→ EXERCISE DATA

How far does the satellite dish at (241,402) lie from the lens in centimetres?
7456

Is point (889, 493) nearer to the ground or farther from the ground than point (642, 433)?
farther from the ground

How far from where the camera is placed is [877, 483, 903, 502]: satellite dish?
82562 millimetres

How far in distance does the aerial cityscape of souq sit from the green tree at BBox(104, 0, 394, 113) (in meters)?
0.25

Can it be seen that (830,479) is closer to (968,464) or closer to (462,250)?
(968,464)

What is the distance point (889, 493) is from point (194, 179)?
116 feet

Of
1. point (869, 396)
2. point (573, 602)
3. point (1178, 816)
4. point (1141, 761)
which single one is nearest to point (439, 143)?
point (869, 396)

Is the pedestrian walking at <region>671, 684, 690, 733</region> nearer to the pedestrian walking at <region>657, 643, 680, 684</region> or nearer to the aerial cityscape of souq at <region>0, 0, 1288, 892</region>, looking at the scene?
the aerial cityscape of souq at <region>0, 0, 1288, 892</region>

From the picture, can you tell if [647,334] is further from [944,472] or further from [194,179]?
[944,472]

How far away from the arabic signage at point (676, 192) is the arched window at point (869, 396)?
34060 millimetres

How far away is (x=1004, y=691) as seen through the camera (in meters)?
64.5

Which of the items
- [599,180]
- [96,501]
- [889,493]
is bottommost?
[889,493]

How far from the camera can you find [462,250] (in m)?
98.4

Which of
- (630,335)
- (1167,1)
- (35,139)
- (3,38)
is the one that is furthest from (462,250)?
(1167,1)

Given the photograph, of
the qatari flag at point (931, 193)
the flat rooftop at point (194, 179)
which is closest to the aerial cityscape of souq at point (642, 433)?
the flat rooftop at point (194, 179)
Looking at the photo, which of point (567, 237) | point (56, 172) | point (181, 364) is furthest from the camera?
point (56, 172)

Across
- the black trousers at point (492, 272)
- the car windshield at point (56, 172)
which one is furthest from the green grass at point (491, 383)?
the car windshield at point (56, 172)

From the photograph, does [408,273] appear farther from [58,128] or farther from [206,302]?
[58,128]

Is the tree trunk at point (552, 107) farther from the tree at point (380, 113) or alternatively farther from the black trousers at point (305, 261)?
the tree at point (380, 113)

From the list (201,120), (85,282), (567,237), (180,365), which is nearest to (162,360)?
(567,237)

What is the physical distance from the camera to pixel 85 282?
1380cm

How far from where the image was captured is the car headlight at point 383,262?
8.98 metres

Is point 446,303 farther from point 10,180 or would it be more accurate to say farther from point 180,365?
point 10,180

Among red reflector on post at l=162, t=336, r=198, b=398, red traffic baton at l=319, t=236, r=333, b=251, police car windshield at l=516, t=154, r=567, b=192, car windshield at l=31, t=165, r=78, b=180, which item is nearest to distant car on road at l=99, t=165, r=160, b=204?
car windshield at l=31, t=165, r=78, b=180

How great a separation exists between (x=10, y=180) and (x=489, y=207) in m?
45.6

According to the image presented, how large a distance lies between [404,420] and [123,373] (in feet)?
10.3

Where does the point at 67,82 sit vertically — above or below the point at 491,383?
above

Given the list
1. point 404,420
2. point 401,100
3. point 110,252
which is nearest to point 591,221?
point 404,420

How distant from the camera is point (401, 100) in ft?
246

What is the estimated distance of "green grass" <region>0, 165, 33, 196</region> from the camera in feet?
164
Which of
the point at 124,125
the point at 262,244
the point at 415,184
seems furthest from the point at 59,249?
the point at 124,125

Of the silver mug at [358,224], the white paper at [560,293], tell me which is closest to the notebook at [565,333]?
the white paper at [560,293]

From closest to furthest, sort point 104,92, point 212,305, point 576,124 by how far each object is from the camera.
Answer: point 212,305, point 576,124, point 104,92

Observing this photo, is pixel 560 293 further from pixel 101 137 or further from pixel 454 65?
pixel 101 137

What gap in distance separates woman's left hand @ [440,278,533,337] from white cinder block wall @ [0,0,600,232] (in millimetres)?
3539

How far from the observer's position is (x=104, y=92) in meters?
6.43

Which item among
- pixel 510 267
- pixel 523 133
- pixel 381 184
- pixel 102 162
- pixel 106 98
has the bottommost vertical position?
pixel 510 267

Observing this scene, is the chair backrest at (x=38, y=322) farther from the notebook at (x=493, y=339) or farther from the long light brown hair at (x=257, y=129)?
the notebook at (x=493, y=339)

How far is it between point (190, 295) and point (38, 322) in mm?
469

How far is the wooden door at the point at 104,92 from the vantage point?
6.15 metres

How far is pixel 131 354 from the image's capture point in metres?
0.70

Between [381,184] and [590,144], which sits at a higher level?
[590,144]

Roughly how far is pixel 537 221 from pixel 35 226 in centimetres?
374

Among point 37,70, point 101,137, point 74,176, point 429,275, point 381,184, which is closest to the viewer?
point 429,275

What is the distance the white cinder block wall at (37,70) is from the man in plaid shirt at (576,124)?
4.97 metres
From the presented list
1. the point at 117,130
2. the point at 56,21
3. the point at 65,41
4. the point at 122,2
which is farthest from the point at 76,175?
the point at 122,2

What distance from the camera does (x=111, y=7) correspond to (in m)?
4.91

→ TASK GOAL
Copy all of the records above word for word, leaving nothing out and adding nothing.

→ WRITTEN SOLUTION
How far does the satellite dish at (241,402) lie from the lens in centimetres?
7456

Is point (889, 493) nearer to the ground or farther from the ground than point (642, 433)?
farther from the ground

How far from where the camera is placed is [877, 483, 903, 502]: satellite dish?
82562 millimetres

How far in distance does the aerial cityscape of souq sit from the green tree at BBox(104, 0, 394, 113) (in meters)?
0.25

Can it be seen that (830,479) is closer to (968,464) or closer to (462,250)?
(968,464)

What is the distance point (889, 493) is from point (194, 179)?
116 feet

Of
1. point (869, 396)
2. point (573, 602)
3. point (1178, 816)
4. point (1141, 761)
which single one is nearest to point (439, 143)?
point (869, 396)

Is the pedestrian walking at <region>671, 684, 690, 733</region> nearer to the pedestrian walking at <region>657, 643, 680, 684</region> or nearer to the aerial cityscape of souq at <region>0, 0, 1288, 892</region>, looking at the scene?
the aerial cityscape of souq at <region>0, 0, 1288, 892</region>

From the picture, can you tell if [647,334] is further from [944,472] or further from [194,179]?
[944,472]

How far away from the arabic signage at point (676, 192) is the arched window at point (869, 396)?
34060 millimetres

How far away is (x=1004, y=691) as seen through the camera (in meters)?
64.5

Which of the items
- [599,180]
- [96,501]
- [889,493]
is bottommost?
[889,493]

How far from the camera can you find [462,250] (in m)?
98.4

Which of
- (630,335)
- (1167,1)
- (35,139)
- (3,38)
is the one that is furthest from (462,250)?
(1167,1)

Given the photograph, of
the qatari flag at point (931, 193)
the flat rooftop at point (194, 179)
which is closest to the aerial cityscape of souq at point (642, 433)?
the flat rooftop at point (194, 179)
Looking at the photo, which of point (567, 237) | point (56, 172) | point (181, 364) is furthest from the camera?
point (56, 172)

Across
- the black trousers at point (492, 272)
- the car windshield at point (56, 172)
which one is furthest from the green grass at point (491, 383)?
the car windshield at point (56, 172)

From the photograph, does [408,273] appear farther from [58,128] or farther from [206,302]?
[58,128]

Is the tree trunk at point (552, 107) farther from the tree at point (380, 113) or alternatively farther from the black trousers at point (305, 261)?
the tree at point (380, 113)

From the list (201,120), (85,282), (567,237), (180,365), which is nearest to (162,360)?
(567,237)

What is the physical distance from the camera to pixel 85 282?
1380cm

How far from where the image was captured is the car headlight at point 383,262?
8.98 metres

Is point 446,303 farther from point 10,180 or would it be more accurate to say farther from point 180,365?
point 10,180

Among red reflector on post at l=162, t=336, r=198, b=398, red traffic baton at l=319, t=236, r=333, b=251, police car windshield at l=516, t=154, r=567, b=192, car windshield at l=31, t=165, r=78, b=180, which item is nearest to distant car on road at l=99, t=165, r=160, b=204?
car windshield at l=31, t=165, r=78, b=180

How great a separation exists between (x=10, y=180) and (x=489, y=207) in m?
45.6

According to the image presented, how large a distance lies between [404,420] and [123,373] (in feet)?
10.3

Where does the point at 67,82 sit vertically — above or below the point at 491,383?
above

Given the list
1. point 404,420
2. point 401,100
3. point 110,252
which is nearest to point 591,221?
point 404,420

How distant from the camera is point (401, 100) in ft?
246

What is the estimated distance of "green grass" <region>0, 165, 33, 196</region> from the camera in feet?
164
Which of
the point at 124,125
the point at 262,244
the point at 415,184
seems furthest from the point at 59,249?
the point at 124,125

Of the silver mug at [358,224], the white paper at [560,293], tell me which is closest to the notebook at [565,333]?
the white paper at [560,293]

From closest to furthest, sort point 104,92, point 212,305, point 576,124 by how far each object is from the camera.
Answer: point 212,305, point 576,124, point 104,92

Observing this photo, is pixel 560 293 further from pixel 101 137 or further from pixel 454 65?
pixel 101 137

What gap in distance separates woman's left hand @ [440,278,533,337] from white cinder block wall @ [0,0,600,232] (in millimetres)?
3539

How far from the observer's position is (x=104, y=92) in meters?
6.43

Which item among
- pixel 510 267
- pixel 523 133
- pixel 381 184
- pixel 102 162
- pixel 106 98
has the bottommost vertical position?
pixel 510 267

Observing this scene, is the chair backrest at (x=38, y=322) farther from the notebook at (x=493, y=339) or farther from the long light brown hair at (x=257, y=129)?
the notebook at (x=493, y=339)

How far is it between point (190, 295) and point (38, 322) in mm?
469

How far is the wooden door at the point at 104,92 from the vantage point?
6.15 metres

How far is pixel 131 354 from the image's capture point in metres?
0.70

Between [381,184] and [590,144], which sits at a higher level?
[590,144]

Roughly how far is pixel 537 221 from pixel 35 226 in centimetres?
374

Among point 37,70, point 101,137, point 74,176, point 429,275, point 381,184, which is closest to the viewer?
point 429,275

What is the distance the white cinder block wall at (37,70) is from the man in plaid shirt at (576,124)?
4.97 metres
From the presented list
1. the point at 117,130
2. the point at 56,21
3. the point at 65,41
4. the point at 122,2
which is farthest from the point at 76,175?
the point at 122,2

What distance from the camera does (x=111, y=7) correspond to (in m)?
4.91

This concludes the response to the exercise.